Winston Churchill is said to have remarked, “history is written by the victors.” But does that mean that all history is propaganda? What happens when history has singled your people out as monsters? How do you respond with both humility and a commitment to truth?
Heady issues form the spine of Dayton Ward’s brand-new Star Trek: The Next Generation novel, Hearts and Minds, but the meat of the book is a tension-filled covert action thriller that for the most part keeps the reader glued to the page.
The action in Hearts and Minds takes place in two time periods. The main story follows Captain Jean-Luc Picard and the crew of the USS Enterprise NCC-1701-E in the 24th Century some seven years after Star Trek: Nemesis and following the events from Ward’s Star Trek: The Next Generation: Headlong Flight (released in January). They are exploring the Odyssean Pass, a poorly-charted region of space far from Earth. When the Enterprise investigates signs of a spacefaring culture in one of the solar systems in the area, their approach triggers a series of cryptic orders that throws Captain Picard into potential conflict with Starfleet Command. Vulcan engineer Taurik (known to TNG fans from the episode “Lower Decks”) has background information and specific orders from Admiral Leonard James Akaar (the baby from the TOS episode, “Friday’s Child”), but is under orders to reveal to Captain Picard only what he absolutely needs to know in order to complete his mission. This tension between Taurik, Akaar, and Picard throws a monkey wrench into Picard’s ability to make first contact. Things get even more intriguing when it becomes clear that this may not be Earth’s first contact with this planet, after all, and that the prior contact may well have been disastrous for all concerned.
The second time period is 21st Century Earth, where the secret American agency Majestic 12 is tracking down a crashed alien ship and its lone survivor.
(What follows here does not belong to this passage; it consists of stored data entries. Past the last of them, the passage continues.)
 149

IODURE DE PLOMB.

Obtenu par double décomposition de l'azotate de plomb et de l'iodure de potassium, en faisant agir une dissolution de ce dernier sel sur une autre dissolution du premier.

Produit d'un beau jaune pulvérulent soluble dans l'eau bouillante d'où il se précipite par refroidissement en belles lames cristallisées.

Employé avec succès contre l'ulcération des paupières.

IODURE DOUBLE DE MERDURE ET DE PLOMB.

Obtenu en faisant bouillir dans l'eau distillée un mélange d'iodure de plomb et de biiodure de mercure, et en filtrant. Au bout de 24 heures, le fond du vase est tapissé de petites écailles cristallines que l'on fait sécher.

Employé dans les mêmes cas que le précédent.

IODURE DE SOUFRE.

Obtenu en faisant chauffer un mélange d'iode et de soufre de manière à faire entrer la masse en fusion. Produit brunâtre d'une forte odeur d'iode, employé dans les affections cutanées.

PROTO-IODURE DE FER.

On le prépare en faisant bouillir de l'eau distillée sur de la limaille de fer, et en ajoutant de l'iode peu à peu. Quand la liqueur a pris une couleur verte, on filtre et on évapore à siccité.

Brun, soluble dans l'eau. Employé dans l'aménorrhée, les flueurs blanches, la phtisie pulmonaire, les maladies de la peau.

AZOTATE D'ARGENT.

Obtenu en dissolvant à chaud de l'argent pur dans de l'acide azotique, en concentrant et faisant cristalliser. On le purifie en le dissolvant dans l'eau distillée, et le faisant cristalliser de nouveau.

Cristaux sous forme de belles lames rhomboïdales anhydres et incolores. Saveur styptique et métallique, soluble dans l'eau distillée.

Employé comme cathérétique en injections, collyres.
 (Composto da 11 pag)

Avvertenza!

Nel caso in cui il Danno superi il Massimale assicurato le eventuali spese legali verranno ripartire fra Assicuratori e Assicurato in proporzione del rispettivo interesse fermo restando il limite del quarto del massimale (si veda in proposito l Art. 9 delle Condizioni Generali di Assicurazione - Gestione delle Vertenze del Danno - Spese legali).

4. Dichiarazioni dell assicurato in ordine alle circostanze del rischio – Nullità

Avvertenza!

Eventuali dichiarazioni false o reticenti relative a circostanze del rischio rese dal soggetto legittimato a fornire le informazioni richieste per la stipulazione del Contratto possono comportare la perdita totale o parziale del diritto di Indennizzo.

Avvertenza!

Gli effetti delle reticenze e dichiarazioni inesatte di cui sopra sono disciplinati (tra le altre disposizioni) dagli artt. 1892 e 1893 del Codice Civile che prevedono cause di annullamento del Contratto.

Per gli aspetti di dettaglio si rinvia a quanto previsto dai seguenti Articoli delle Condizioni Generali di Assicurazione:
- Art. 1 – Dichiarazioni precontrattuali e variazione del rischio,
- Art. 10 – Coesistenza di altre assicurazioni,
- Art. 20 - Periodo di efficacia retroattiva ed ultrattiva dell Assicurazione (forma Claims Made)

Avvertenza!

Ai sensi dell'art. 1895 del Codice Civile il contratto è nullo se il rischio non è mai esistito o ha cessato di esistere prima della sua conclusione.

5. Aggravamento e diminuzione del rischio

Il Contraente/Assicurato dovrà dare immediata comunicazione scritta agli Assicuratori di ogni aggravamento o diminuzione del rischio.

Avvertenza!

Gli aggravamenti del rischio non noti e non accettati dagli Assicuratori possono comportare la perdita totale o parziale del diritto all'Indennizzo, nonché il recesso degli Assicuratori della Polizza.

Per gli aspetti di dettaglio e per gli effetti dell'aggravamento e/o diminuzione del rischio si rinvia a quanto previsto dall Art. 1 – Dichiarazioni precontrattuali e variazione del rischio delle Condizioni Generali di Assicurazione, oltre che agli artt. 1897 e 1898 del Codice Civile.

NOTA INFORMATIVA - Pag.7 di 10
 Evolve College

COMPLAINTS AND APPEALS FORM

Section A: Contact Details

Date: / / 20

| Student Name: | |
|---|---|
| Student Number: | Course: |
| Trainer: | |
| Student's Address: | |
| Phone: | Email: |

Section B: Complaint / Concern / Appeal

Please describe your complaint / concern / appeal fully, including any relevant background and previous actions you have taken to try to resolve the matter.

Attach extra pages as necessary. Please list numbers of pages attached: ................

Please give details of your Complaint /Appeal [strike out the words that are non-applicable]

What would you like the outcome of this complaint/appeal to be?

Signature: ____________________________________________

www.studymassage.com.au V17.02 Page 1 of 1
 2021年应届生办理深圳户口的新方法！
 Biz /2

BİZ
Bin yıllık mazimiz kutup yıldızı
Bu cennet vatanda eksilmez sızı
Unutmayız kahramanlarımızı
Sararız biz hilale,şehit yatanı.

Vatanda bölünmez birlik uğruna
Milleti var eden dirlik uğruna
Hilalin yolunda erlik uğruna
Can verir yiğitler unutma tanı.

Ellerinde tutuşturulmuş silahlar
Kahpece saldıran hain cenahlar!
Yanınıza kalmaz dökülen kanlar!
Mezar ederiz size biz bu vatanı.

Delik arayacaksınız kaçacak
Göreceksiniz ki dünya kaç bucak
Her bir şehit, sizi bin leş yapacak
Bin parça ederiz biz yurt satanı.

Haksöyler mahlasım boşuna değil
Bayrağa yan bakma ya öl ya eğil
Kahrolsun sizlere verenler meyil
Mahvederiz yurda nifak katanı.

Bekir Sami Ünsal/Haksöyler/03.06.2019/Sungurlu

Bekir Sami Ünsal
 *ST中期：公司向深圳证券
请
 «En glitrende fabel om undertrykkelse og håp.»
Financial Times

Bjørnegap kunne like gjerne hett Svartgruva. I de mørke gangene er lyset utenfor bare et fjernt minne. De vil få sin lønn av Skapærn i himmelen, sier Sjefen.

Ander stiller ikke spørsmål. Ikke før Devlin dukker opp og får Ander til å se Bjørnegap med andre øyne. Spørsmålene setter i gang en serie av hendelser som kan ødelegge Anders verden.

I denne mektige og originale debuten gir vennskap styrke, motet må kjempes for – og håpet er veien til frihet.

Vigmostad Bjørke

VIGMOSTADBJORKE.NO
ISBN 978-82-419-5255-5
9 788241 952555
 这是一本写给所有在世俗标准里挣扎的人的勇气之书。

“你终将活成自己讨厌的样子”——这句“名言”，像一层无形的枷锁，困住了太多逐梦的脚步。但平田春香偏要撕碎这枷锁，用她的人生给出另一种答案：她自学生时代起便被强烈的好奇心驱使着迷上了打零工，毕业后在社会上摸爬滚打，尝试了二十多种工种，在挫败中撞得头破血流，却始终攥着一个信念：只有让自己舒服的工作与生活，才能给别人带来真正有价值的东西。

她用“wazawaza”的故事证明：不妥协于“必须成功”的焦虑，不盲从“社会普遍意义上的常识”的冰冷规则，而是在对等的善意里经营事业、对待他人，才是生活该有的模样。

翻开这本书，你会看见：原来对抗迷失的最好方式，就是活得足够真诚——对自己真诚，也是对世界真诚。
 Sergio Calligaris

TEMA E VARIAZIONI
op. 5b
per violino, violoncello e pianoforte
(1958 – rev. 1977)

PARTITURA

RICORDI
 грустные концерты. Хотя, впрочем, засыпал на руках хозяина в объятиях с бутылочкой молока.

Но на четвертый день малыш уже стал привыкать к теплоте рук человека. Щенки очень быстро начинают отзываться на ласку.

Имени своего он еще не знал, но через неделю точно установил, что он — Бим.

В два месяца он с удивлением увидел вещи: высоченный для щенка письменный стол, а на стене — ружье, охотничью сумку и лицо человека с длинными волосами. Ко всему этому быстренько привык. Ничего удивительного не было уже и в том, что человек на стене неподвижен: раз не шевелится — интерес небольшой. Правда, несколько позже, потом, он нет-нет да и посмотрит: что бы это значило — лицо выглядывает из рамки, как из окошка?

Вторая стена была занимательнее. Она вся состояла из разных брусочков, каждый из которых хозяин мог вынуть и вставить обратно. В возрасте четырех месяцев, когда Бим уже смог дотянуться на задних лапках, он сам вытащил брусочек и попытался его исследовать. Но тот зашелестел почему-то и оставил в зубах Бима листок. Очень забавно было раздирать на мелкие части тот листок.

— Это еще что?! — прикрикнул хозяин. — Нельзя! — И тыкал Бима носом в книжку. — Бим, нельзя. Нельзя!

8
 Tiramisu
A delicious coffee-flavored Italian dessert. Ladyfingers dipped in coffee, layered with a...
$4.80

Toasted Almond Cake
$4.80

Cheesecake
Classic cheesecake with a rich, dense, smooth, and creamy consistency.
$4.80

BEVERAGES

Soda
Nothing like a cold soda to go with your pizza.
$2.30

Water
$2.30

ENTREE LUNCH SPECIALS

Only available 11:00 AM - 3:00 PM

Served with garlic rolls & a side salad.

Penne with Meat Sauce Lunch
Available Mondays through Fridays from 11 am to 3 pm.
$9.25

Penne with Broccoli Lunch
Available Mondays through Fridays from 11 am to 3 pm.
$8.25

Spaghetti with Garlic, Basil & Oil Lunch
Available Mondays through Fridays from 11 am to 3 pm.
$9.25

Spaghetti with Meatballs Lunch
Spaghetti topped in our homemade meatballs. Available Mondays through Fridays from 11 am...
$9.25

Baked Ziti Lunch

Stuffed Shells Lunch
At the same time, the mysterious agents of Aegis, a group of highly-advanced, benevolent aliens helping to shepherd the Earth through its turbulent adolescence into peaceful coexistence with the rest of the galaxy, work to keep Majestic 12 from making mistakes that cannot be undone in their contact with this alien species.
The 24th Century storyline starts out slowly and is filled with frustration in its early stages, but builds to become an exciting race to understand whether the people of Earth interfered disastrously in an alien culture long before the existence of the Prime Directive. The lives of Captain Picard and his crew are at stake, as is the Federation’s understanding of its history. Meanwhile, the 21st Century tale starts out with a bang, but ends up meandering along to its conclusion by the end of the novel. The Majestic 12 storyline keeps your interest high near the beginning of the book, and the Enterprise storyline picks up the excitement towards the middle of the story. As a result, there’s enough going on to keep you turning the pages, wondering what will happen next.
It’s part first-contact story, part spy thriller, and part action adventure, and author Ward makes it all work together. This is the first novel I’ve read by him, and I hope it will not be the last.
The very end of the book picks up key threads from David Mack’s Star Trek: Section 31: Control (which I reviewed last month) and brings them into Captain Picard’s world. I’m interested to see where that goes from here.
There’s a lot of continuity referred to in this novel that as a newcomer to recent Trek fiction I was a bit lost in, but Ward gave enough details for me to catch what’s been going on. For newcomers like me, hang in there, the bulk of the book is comprehensible and enjoyable.
I would have liked a closer look at the culture of the alien race the crew encounters, and some indication of what makes them different from how humanity sees the universe. But other than those things, I found this novel a lot of fun, it held my interest, and made me want more.
Hearts and Minds Available now
Hearts and Minds is also available as an audiobook, narrated by Robert Petkoff, which is also available at Amazon or at as part of your subscription at Audible. You can get it for free and get a 30 day free trial by joining Audible (and help support TrekMovie) by visiting audibletrial.com/trekmovie.
More Star Trek books this summer
There is more Star Trek summer reading from Pocket Books coming up soon. On June 16th they release the e-book novella Star Trek: Department of Temporal Investigations: Shield of the Gods by Christopher L. Bennett. And on June 26th comes Star Trek: Deep Space Nine: Enigma Tales by Una McCormack. And then Bennett returns with the fifth novel in the ‘Rise of the Federation’ series: Star Trek: Enterprise: Patterns of Interference on August 29th.
And Dayton Ward has another one of this Star Trek travel books coming out on July 11th, with the Hidden Universe Travel Guide to the Klingon Empire.
Note: A review copy was provided by the publisher.